Validation of KASP markers associated with cassava mosaic disease resistance, storage root dry matter and provitamin A carotenoid contents in Ugandan cassava germplasm
(Frontiers, 2022-11-23) Williams Esuma; Oscar Eyoo; Francisca Gwandu; Settumba Mukasa; Titus Alicai; Alfred Ozimati; Ephraim Nuwamanya; Ismail Rabbi; Robert Kawuki
Introduction: The intrinsic high heterozygosity of cassava makes conventional breeding ineffective for rapid genetic improvement. However, recent advances in next generation sequencing technologies have enabled the use of high- density markers for genome-wide association studies, aimed at identifying single nucleotide polymorphisms (SNPs) linked to major traits such as cassava mosaic disease (CMD) resistance, dry matter content (DMC) and total carotenoids content (TCC). A number of these trait-linked SNPs have been converted to Kompetitive allele-specific polymerase chain reaction (KASP) markers for downstream application of marker assisted selection. Methods: We assayed 13 KASP markers to evaluate their effectiveness in selecting for CMD, DMC and TCC in 1,677 diverse cassava genotypes representing two independent breeding populations in Uganda.

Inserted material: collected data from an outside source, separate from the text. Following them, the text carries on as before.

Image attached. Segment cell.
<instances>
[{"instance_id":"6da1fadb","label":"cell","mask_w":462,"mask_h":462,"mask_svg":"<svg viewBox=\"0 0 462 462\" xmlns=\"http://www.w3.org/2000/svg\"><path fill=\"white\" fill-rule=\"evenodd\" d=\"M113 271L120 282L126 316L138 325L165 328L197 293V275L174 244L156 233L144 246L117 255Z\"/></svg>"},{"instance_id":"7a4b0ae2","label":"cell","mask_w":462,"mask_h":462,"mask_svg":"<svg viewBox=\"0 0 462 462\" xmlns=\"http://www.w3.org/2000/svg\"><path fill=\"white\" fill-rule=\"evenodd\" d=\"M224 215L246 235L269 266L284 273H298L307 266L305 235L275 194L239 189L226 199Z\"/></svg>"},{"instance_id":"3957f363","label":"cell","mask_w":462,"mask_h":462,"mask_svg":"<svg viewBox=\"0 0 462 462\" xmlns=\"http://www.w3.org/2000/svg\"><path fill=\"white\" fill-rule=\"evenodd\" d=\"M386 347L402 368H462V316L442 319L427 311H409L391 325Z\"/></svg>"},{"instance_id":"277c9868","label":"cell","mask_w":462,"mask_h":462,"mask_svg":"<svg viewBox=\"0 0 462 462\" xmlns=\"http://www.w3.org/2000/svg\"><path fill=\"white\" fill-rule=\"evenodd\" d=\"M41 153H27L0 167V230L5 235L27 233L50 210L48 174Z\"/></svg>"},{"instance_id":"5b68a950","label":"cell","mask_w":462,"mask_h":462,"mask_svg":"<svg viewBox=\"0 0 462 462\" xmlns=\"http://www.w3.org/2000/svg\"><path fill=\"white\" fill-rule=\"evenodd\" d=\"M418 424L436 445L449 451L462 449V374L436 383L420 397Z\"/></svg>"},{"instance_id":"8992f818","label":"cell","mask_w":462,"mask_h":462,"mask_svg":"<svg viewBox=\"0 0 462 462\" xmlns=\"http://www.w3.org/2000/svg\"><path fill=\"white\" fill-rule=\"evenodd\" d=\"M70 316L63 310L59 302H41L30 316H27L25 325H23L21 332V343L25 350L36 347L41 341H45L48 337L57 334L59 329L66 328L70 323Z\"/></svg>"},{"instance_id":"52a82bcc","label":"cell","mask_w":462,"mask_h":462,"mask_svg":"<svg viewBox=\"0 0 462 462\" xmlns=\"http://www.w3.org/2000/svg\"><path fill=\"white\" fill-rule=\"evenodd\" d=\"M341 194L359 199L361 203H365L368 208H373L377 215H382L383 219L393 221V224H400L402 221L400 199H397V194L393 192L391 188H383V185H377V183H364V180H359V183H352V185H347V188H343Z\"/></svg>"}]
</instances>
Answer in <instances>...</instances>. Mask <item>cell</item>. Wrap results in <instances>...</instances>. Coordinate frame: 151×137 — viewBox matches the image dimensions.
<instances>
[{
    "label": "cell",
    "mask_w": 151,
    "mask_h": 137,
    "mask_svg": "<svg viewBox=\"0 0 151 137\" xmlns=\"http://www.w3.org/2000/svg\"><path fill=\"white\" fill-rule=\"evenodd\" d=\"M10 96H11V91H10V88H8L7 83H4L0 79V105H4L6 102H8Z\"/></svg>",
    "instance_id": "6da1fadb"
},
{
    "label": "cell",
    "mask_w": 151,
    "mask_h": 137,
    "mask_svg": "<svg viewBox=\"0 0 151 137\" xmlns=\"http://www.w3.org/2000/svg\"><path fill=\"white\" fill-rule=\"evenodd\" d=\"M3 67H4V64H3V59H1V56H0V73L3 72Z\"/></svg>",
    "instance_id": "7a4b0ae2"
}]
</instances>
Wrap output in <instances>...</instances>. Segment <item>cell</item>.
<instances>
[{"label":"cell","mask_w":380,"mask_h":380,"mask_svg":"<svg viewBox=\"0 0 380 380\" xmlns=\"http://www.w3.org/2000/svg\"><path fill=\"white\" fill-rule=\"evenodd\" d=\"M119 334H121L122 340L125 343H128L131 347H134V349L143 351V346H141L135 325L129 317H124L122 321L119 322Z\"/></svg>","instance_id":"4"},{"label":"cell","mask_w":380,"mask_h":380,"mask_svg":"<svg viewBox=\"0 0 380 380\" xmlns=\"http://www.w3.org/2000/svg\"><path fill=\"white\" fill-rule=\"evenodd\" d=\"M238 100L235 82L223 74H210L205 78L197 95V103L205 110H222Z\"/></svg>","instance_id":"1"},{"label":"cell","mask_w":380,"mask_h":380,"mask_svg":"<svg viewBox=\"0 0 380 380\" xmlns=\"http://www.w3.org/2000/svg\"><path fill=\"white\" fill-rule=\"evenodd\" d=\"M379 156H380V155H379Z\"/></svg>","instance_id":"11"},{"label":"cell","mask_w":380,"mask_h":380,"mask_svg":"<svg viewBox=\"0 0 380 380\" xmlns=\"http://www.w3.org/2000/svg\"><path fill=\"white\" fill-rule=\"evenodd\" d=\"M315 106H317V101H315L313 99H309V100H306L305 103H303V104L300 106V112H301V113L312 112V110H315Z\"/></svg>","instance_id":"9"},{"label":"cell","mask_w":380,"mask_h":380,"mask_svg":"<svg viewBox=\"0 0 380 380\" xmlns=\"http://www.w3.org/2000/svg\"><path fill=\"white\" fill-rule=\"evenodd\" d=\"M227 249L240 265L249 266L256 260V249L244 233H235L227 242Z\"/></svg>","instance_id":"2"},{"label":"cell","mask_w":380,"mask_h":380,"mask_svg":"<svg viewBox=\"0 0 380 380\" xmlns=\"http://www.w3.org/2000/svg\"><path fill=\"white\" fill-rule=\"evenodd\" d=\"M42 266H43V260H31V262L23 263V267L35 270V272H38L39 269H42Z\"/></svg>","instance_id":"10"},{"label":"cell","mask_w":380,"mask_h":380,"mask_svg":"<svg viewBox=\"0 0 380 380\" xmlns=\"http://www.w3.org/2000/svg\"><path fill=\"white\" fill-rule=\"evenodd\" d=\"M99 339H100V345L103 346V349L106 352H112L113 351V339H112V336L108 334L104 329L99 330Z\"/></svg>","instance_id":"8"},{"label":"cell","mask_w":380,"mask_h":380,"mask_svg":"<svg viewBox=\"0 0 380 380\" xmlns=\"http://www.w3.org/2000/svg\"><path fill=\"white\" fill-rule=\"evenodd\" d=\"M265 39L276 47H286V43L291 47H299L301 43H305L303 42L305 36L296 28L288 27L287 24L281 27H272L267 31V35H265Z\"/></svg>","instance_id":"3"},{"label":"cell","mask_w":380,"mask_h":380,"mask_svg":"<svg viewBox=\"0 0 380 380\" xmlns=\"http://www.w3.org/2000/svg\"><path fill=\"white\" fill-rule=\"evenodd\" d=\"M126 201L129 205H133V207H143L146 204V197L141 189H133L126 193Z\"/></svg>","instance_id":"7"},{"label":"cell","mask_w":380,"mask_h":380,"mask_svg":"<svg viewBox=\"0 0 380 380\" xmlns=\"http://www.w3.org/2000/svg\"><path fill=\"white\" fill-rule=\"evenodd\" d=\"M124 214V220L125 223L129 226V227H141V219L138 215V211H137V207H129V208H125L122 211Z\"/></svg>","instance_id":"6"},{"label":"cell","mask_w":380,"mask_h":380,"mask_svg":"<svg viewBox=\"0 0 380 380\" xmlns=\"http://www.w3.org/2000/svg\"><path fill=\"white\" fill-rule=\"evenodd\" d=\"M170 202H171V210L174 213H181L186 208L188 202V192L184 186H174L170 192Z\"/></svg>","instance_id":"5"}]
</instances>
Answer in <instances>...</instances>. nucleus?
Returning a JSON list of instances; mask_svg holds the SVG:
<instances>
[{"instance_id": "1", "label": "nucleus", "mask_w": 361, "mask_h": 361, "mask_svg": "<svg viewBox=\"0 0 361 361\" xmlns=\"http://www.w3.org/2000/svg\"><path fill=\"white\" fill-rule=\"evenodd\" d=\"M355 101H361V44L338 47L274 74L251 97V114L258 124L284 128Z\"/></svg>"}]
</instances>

Results: Five KASP markers had significant co-segregation with phenotypes; CMD resistance (2), DMC (1) and TCC (2), with each marker accounting for at least 30% of the phenotypic variation. Markers located within the chromosomal regions for which strong marker-trait association loci have been characterised (chromosome 12 markers for CMD, chromosome 1 markers for DMC and TCC) had consistently superior ability to discriminate the respective phenotypes. Discussion: The results indicate varying discriminatory abilities of the KASP markers assayed and the need for their context-based use for MAS, with PSY2_572 particularly effective in selecting for high TCC. Availing the effective KASP markers on cost-effective genotyping platforms could facilitate practical implementation of marker-assisted cassava breeding for accelerated genetic gains for CMD, DMC and provitamin A carotenoids.